What if they didn’t give us names?

Okay, that’s too difficult for me to imagine. Let’s say they didn’t name me when I was born. How would that play out? My parents — and other relatives — would probably refer to me as “the baby,” and — later — “the boy.” Once old enough to have conversations, I’d surely be asked, “What’s your name?” To which I’d reply (I’m just guessing here) “I don’t know,” or “I don’t have one.”

I’m trying to get some sense of how a “name” defines us. Sure, people change their names all the time. For fun (“The Situation”) and sometimes legally.

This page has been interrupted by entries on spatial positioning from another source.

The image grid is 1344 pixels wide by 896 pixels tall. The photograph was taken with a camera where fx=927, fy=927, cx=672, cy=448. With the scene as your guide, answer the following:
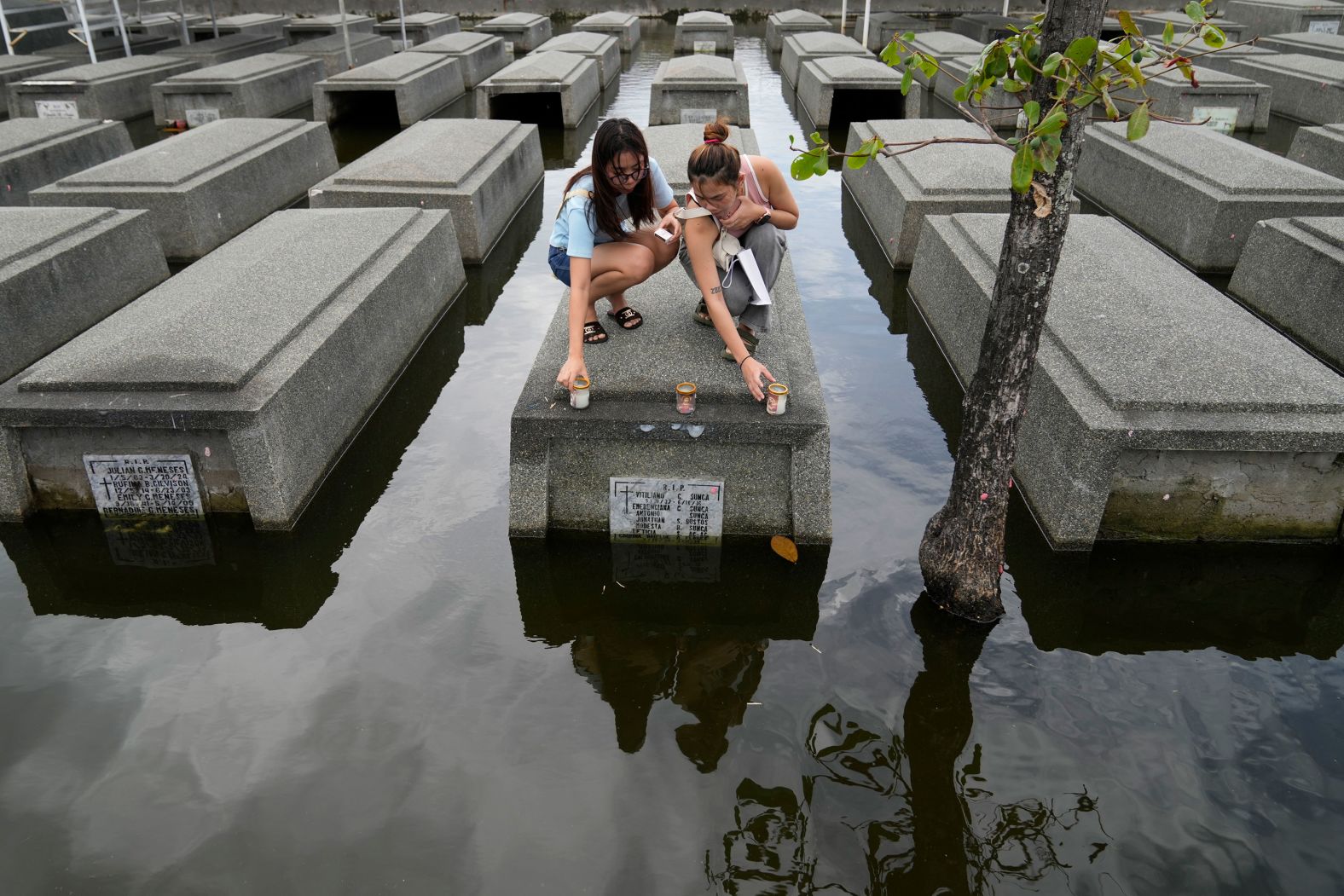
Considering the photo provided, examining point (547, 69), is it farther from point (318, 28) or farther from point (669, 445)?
point (669, 445)

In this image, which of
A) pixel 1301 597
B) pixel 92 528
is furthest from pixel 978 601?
pixel 92 528

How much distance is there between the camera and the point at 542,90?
12.2m

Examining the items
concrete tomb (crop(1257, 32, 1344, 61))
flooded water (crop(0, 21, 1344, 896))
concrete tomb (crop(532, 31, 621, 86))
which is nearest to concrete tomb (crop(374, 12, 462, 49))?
concrete tomb (crop(532, 31, 621, 86))

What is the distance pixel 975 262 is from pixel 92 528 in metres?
5.10

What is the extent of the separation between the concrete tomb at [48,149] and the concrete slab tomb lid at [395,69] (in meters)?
3.30

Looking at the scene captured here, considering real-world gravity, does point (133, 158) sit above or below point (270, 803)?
above

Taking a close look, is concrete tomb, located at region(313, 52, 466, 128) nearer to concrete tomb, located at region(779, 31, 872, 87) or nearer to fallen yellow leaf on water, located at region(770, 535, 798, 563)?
concrete tomb, located at region(779, 31, 872, 87)

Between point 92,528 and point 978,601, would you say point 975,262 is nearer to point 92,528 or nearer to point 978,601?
point 978,601

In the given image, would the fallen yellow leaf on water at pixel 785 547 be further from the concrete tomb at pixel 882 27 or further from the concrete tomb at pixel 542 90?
the concrete tomb at pixel 882 27

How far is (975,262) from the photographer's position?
19.2ft

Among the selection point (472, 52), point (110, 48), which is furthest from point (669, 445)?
point (110, 48)

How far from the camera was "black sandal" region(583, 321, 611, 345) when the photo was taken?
14.7 feet

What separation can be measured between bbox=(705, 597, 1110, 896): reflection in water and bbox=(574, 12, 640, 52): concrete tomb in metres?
17.6

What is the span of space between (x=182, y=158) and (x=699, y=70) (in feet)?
23.6
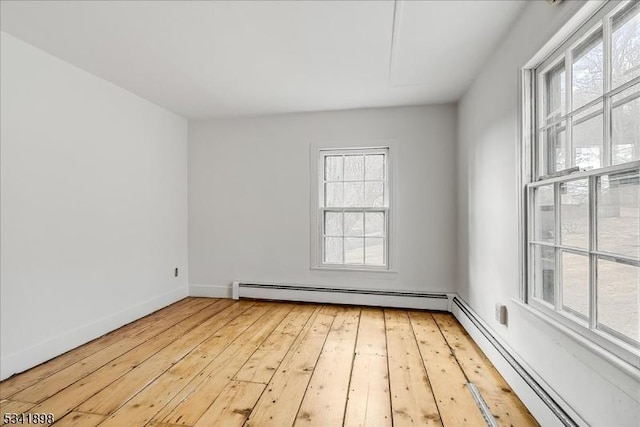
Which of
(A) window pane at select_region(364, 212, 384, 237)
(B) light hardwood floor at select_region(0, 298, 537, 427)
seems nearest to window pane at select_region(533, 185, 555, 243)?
(B) light hardwood floor at select_region(0, 298, 537, 427)

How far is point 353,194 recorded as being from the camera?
3938mm

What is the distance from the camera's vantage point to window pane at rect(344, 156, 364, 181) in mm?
3912

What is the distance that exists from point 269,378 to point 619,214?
6.88 feet

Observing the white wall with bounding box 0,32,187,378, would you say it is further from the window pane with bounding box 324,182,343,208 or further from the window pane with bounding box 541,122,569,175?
the window pane with bounding box 541,122,569,175

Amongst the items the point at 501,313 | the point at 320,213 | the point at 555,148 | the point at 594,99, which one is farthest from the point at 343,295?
the point at 594,99

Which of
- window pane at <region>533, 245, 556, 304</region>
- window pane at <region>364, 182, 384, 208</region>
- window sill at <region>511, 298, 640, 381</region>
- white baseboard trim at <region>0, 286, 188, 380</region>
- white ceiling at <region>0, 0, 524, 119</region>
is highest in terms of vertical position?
white ceiling at <region>0, 0, 524, 119</region>

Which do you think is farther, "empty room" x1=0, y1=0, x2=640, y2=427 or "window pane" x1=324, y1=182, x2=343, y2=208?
"window pane" x1=324, y1=182, x2=343, y2=208

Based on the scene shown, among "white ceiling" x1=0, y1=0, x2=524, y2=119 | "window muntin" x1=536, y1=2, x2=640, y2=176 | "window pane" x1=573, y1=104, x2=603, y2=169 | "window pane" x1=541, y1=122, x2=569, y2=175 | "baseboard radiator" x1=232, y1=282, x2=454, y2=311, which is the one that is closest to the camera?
"window muntin" x1=536, y1=2, x2=640, y2=176

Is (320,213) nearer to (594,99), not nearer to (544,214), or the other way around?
(544,214)

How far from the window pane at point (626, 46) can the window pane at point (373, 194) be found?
104 inches

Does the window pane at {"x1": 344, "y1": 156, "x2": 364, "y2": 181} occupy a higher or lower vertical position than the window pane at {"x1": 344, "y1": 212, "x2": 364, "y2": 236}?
higher

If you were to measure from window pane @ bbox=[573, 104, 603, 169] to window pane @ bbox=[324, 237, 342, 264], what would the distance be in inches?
107

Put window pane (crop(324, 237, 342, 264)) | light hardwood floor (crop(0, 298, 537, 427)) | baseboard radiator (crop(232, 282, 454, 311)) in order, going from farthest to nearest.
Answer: window pane (crop(324, 237, 342, 264)) → baseboard radiator (crop(232, 282, 454, 311)) → light hardwood floor (crop(0, 298, 537, 427))

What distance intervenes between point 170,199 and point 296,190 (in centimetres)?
158
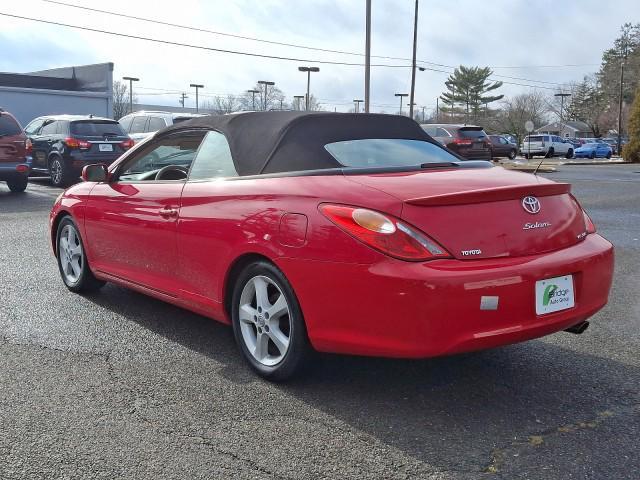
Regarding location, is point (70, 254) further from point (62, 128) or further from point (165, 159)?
point (62, 128)

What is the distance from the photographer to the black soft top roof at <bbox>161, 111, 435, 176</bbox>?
399 centimetres

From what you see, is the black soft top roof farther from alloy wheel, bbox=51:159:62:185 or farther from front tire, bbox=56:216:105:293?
alloy wheel, bbox=51:159:62:185

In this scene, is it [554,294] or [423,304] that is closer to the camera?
[423,304]

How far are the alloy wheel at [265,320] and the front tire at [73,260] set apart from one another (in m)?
2.12

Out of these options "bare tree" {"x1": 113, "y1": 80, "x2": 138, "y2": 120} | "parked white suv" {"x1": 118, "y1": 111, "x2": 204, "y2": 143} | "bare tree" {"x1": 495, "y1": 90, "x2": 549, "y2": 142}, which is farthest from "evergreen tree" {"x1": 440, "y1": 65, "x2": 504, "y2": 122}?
"parked white suv" {"x1": 118, "y1": 111, "x2": 204, "y2": 143}

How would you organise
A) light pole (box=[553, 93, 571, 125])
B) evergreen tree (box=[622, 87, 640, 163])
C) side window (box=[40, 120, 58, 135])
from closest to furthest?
side window (box=[40, 120, 58, 135])
evergreen tree (box=[622, 87, 640, 163])
light pole (box=[553, 93, 571, 125])

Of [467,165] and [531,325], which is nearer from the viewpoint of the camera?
[531,325]

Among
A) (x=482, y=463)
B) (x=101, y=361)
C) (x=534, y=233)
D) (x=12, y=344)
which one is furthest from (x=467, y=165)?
(x=12, y=344)

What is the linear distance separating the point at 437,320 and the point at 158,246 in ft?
6.78

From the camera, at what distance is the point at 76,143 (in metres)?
15.1

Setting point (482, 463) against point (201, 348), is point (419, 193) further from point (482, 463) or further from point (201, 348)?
point (201, 348)

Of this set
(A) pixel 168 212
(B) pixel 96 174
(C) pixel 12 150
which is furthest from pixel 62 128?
(A) pixel 168 212

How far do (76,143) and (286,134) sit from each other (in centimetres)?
1213

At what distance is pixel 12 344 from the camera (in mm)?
4371
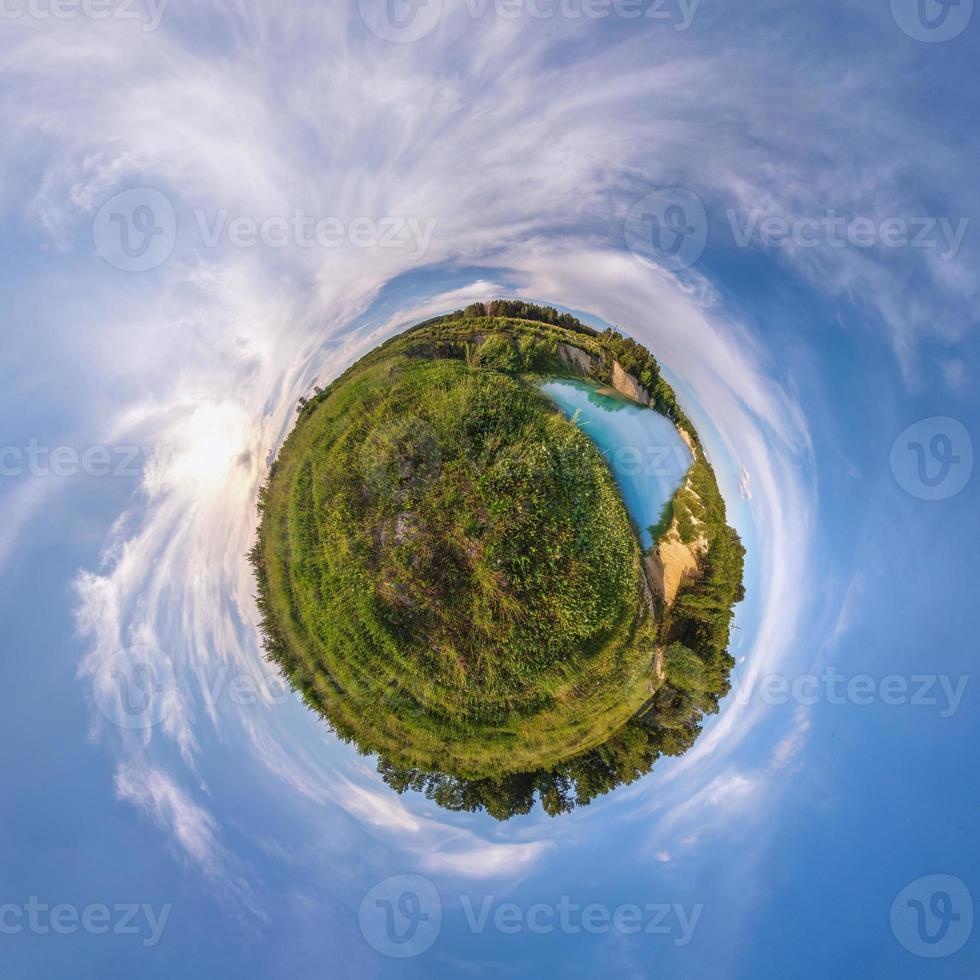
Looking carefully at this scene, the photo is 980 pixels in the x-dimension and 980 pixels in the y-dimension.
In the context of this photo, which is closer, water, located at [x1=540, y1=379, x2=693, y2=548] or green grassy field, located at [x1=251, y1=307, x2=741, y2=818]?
green grassy field, located at [x1=251, y1=307, x2=741, y2=818]

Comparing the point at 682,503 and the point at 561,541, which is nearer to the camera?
the point at 561,541

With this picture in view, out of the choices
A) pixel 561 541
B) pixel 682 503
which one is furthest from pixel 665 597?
pixel 561 541

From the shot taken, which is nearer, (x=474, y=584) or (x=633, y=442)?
(x=474, y=584)

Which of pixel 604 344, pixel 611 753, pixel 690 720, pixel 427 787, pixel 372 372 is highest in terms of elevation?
pixel 604 344

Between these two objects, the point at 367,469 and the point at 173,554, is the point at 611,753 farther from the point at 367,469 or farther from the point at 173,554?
the point at 173,554
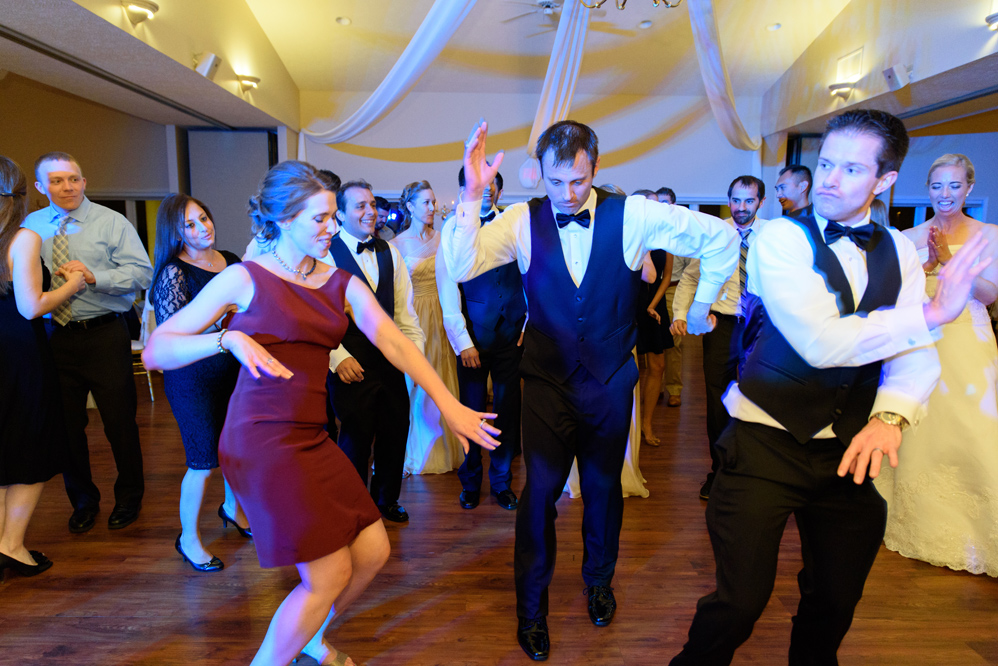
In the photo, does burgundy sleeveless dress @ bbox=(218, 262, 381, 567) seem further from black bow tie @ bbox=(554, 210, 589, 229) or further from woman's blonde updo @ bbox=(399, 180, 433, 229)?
woman's blonde updo @ bbox=(399, 180, 433, 229)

Could I get through life without a name? In my head, I’m “me/my/mine” …not Steve. The problem would seem to arise in day-to-day interaction with others. Would I become “the tall guy with the big ears” to some and “the creepy guy at the back of the coffee shop” to others?

Ira Lavine gave this more serious thought in his “science fiction novel of a technocratic false-utopia” This Perfect Day:

“There are only four personal names for men (Bob, Jesus, Karl and Li) and four for women (Anna, Mary, Peace and Yin). Instead of surnames, individuals are distinguished by a nine-character alphanumeric code, their “nameber” (a neologism from “name” and “number”), e.g. WL35S7497.”

The more I think about, the more it seems names — for people or objects or places or whatever — are just handy labels. We could get by without them but if you knew lots of tall guys with big ears, it would be a pain in the ass.